SET PROBLEM -
Rewrite the stretch of entries from the line containing "Could you say which of" through the end of the entries, substituting "bush" for each occurrence of "shrub" and leaving all else unchanged.
%%
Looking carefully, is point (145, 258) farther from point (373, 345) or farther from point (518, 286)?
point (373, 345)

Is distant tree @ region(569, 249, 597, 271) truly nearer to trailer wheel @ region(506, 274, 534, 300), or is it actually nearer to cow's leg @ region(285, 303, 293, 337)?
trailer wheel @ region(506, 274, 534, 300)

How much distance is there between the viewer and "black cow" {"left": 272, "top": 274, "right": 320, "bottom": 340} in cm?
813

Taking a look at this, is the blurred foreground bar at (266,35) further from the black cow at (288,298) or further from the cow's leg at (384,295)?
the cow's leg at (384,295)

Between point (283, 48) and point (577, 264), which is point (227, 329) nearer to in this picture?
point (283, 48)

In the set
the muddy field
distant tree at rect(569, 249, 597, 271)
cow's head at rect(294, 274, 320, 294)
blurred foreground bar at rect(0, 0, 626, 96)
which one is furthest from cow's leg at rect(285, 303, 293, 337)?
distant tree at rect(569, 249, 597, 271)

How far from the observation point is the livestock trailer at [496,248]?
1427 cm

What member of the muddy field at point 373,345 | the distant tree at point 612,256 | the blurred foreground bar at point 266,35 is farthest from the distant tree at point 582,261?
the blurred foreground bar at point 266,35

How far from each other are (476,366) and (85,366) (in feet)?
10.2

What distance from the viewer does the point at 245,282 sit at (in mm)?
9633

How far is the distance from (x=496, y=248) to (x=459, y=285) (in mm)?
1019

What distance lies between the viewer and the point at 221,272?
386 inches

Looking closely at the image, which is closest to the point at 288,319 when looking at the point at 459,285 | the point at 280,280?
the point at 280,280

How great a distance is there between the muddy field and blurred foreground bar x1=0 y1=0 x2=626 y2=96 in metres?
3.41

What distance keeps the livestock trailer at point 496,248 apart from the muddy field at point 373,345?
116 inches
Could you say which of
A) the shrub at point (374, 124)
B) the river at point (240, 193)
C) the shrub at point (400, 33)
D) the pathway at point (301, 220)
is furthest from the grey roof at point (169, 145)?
%%
RESULT -
Could you say which of
A) the bush at point (374, 124)
B) the river at point (240, 193)
C) the bush at point (400, 33)
D) the pathway at point (301, 220)
is furthest from the grey roof at point (169, 145)?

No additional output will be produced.